Ups, lelaki ini sepertinya mulai sadar kalau dirinya kuperhatikan sedari tadi. Pandangan kami bertemu. Dia menatapku. Bahkan caranya memandang mirip sekali. Tatapannya seperti membuatku tertelan masuk ke dalamnya. Aku berdebar senang. Love at the first sight. Aku jatuh cinta pada sosok yang bahkan namanya aku tak tahu. Sungguh konyol.
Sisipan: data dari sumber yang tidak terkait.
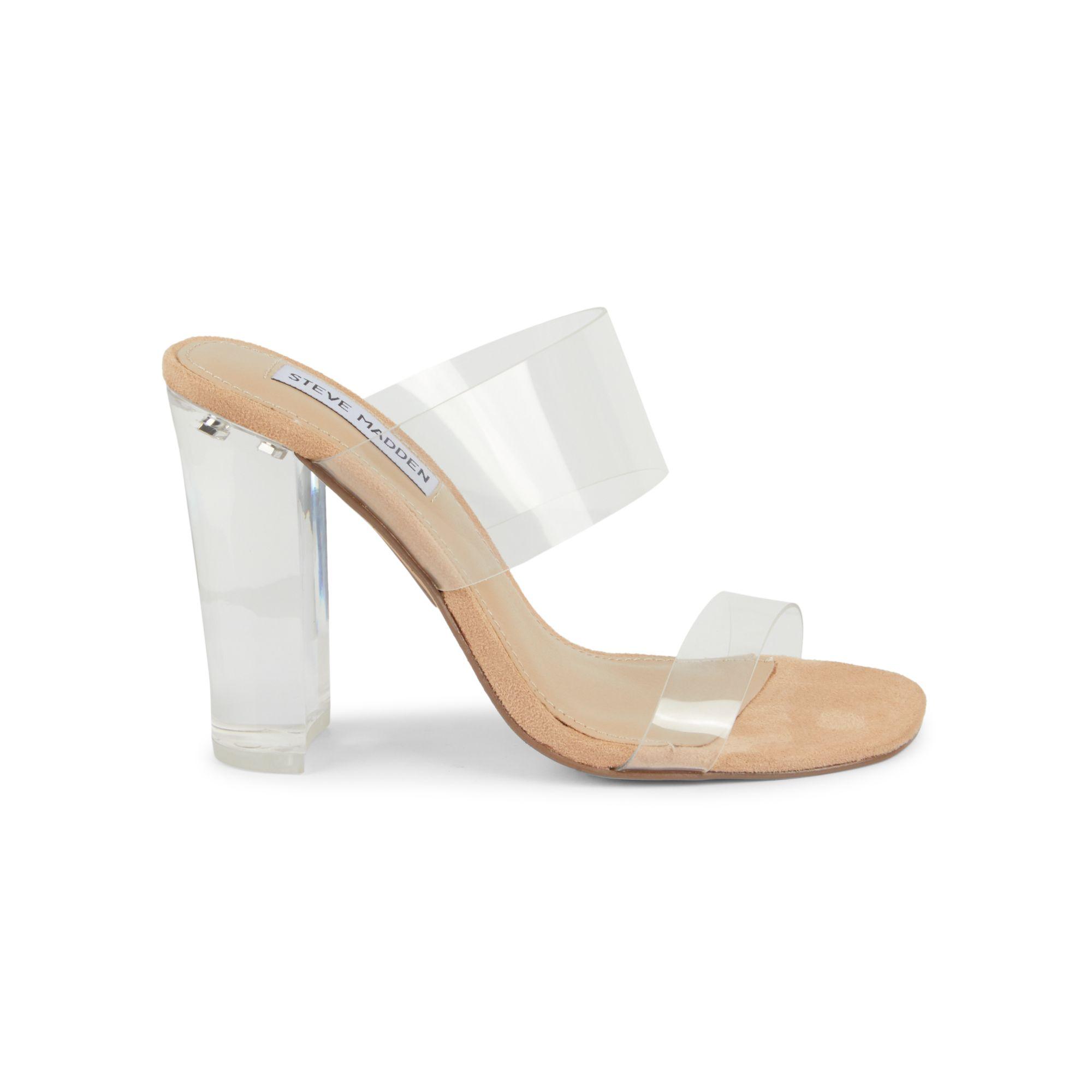 steve madden block heel white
Aku merasakan sepertinya lelaki itu menatapku dengan pandangan bertanya. Apa lelaki itu juga merasakan hal yang sama denganku?. Jangan-jangan lelaki itu juga punya seseorang di masa lalu yang mirip denganku. Haha, pede sekali diriku.

Hei, lelaki—mirip kamu ini kini tersenyum padaku. Jantungku berdebar kencang, perutku serasa bergejolak. Aku merasakan wajahku memerah. Sudah lama aku tak merasakan perasaan seperti ini. Perasaan yang sama saat aku berdebar bersamamu dulu.

Andai saja itu benar-benar kamu..

Ternyata aku belum benar-benar move on..

Baru saja kuputuskan untuk menghampiri lelaki—mirip kamu untuk menyapanya lebih dekat, sosok lelaki lain sudah lebih dulu menghampiriku. Tunanganku. Mungkin lebih tepatnya seseorang yang tak kucinta namun kuterima saja untuk mengobati luka hatiku sepeninggalmu.

Aku berdiri menyambutnya. Tunanganku ini mengajak makan karena ia sudah kelaparan. Dengan berat hati kuikuti langkahnya meninggalkan mushalla. Kusempatkan untuk melirik sosok lelaki—mirip kamu yang kini menatapku seperti kecewa seraya melempar senyum kecil.